È così che Mosaic comincia a far intravedere lo scopo che si era prefissata: offrire uno sguardo introspettivo su tutti i personaggi coinvolti nella vicenda.
In maniera non dissimile da altri crime psicologici come The Night Of o The Affair, la storia dell’omicidio di Olivia Lake diviene il pretesto per approfondire il lato umano dei personaggi coinvolti nella vicenda, ponendo l’enfasi sulle loro debolezze e le loro contraddizioni. A questo arriva esasperando l’utilizzo dei dialoghi e dei flashback, ma rendendoli comunque funzionali alla trama.
In tale contesto spicca la figura di Petra, sorella del principale sospettato (nonché condannato per l’omicidio) Eric Neill. La sua crociata in favore del fratello è guidata da motivazioni che potremmo definire quasi egoistiche. Il ritratto che emerge dall’episodio, infatti, è quello di una donna profondamente sola, incapace di trovare uno scopo nella vita. Non di meno è divorata dal senso di colpa per aver aiutato la polizia a trovare il rifugio del fratello e, probabilmente, anche per averlo reso un caso mediatico in Tv.
È inoltre probabile che abbia agito in questo modo per risentimento nei confronti di Eric, dopo essere stata umiliata proprio da Olivia nel loro unico incontro, come emerge dal flashback che chiude la puntata. E proprio quest’ultima scena rappresenta l’ennesimo esempio della regia illuminata di Soderbegh. Olivia Lake, nel frangente, viene ripresa in lontananza dall’altro capo del tavolo e il suo volto appare sfocato, acuendo la sensazione di essere in un ricordo, in cui è difficile mettere a fuoco i dettagli.

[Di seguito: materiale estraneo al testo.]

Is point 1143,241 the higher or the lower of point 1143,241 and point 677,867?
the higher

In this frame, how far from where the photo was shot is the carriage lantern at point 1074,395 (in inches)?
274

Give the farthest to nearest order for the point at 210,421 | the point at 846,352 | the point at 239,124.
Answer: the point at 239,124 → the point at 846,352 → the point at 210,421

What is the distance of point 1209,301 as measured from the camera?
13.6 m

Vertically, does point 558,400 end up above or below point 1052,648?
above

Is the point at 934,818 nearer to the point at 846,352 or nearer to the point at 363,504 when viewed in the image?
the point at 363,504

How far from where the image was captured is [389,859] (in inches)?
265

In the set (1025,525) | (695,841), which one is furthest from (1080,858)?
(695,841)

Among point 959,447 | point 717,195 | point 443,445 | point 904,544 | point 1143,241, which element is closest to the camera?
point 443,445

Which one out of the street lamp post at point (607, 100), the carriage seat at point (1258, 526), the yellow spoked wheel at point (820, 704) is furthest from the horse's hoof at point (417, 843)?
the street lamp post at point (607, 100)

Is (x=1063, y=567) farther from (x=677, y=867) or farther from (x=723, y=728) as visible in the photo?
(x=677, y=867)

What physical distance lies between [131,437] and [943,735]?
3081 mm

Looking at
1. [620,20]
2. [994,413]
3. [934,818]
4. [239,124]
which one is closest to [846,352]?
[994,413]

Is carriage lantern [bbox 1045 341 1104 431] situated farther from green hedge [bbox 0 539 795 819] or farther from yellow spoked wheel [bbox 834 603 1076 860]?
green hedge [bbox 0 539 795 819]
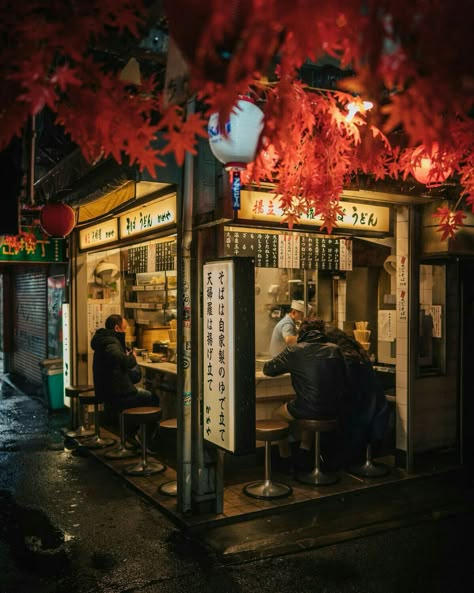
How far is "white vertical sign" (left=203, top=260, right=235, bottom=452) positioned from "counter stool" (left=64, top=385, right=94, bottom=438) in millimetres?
5448

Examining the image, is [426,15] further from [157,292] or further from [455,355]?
[157,292]

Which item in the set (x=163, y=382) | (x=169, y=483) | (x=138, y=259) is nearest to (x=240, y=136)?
(x=169, y=483)

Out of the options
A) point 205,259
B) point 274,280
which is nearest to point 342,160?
point 205,259

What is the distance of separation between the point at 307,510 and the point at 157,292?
7096 millimetres

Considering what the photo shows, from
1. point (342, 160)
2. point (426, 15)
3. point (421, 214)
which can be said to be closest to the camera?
point (426, 15)

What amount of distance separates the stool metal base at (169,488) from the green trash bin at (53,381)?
6.93m

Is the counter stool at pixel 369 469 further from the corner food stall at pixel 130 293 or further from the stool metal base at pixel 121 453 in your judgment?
the stool metal base at pixel 121 453

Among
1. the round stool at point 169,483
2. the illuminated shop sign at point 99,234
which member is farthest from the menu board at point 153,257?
the round stool at point 169,483

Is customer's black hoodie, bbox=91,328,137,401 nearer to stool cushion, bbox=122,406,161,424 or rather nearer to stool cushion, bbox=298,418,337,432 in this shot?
stool cushion, bbox=122,406,161,424

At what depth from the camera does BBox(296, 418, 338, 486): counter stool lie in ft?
29.5

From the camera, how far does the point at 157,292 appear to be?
13.8 metres

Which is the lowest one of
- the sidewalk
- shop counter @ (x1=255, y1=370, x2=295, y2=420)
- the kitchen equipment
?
the sidewalk

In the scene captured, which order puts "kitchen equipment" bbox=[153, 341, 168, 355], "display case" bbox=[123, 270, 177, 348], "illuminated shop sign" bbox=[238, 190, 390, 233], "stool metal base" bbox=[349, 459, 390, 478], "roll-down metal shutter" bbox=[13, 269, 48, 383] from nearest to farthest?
1. "illuminated shop sign" bbox=[238, 190, 390, 233]
2. "stool metal base" bbox=[349, 459, 390, 478]
3. "kitchen equipment" bbox=[153, 341, 168, 355]
4. "display case" bbox=[123, 270, 177, 348]
5. "roll-down metal shutter" bbox=[13, 269, 48, 383]

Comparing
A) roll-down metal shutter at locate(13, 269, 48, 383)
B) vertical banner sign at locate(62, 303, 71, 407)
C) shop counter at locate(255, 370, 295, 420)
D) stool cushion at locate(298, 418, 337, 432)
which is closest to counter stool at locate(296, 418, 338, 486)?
stool cushion at locate(298, 418, 337, 432)
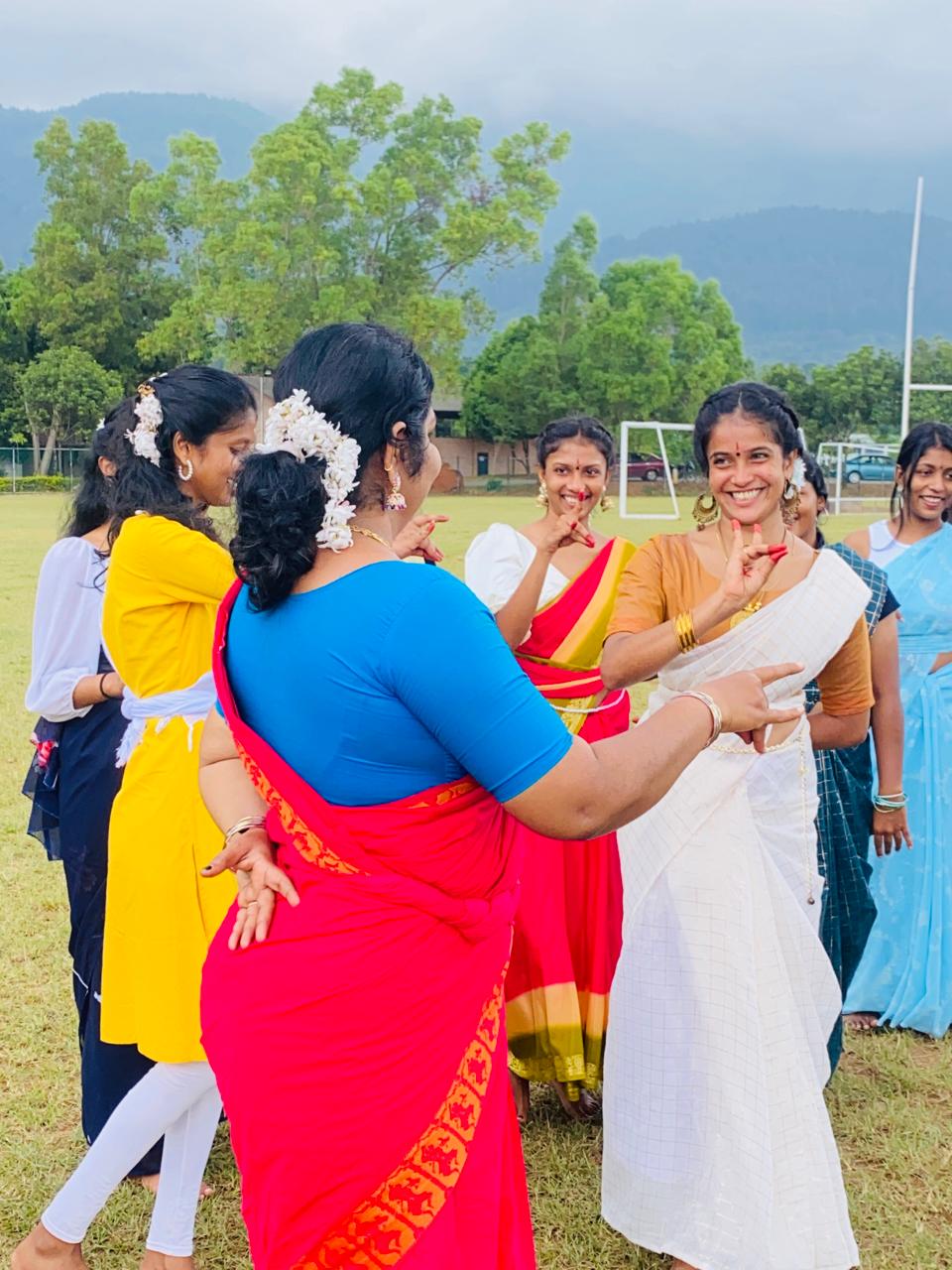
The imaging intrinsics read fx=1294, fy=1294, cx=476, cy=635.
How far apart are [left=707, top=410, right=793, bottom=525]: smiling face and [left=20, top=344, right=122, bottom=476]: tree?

È prima di tutto per se stessa, dunque, che ella si muove sulle tracce dello Zebra-Itis.
Il concetto che dà il titolo all’episodio riguarda l’atto di non voler arrendersi di fronte all’evidenza dei fatti, autoconvincersi che la soluzione più ovvia non sia, in realtà, quella effettiva. Questo potrebbe essere uno di quei casi in cui la Serie Tv rivela implicitamente la soluzione allo spettatore, anche se risulta davvero difficile immaginare che la figura sulla quale convergono tutti gli indizi, Joel, possa essere realmente l’assassino. Oltretutto questa puntata evidenzia anche i suoi scrupoli di coscienza, in luogo della persona arrivista e rabbiosa che ci era stata presentata la volta scorsa.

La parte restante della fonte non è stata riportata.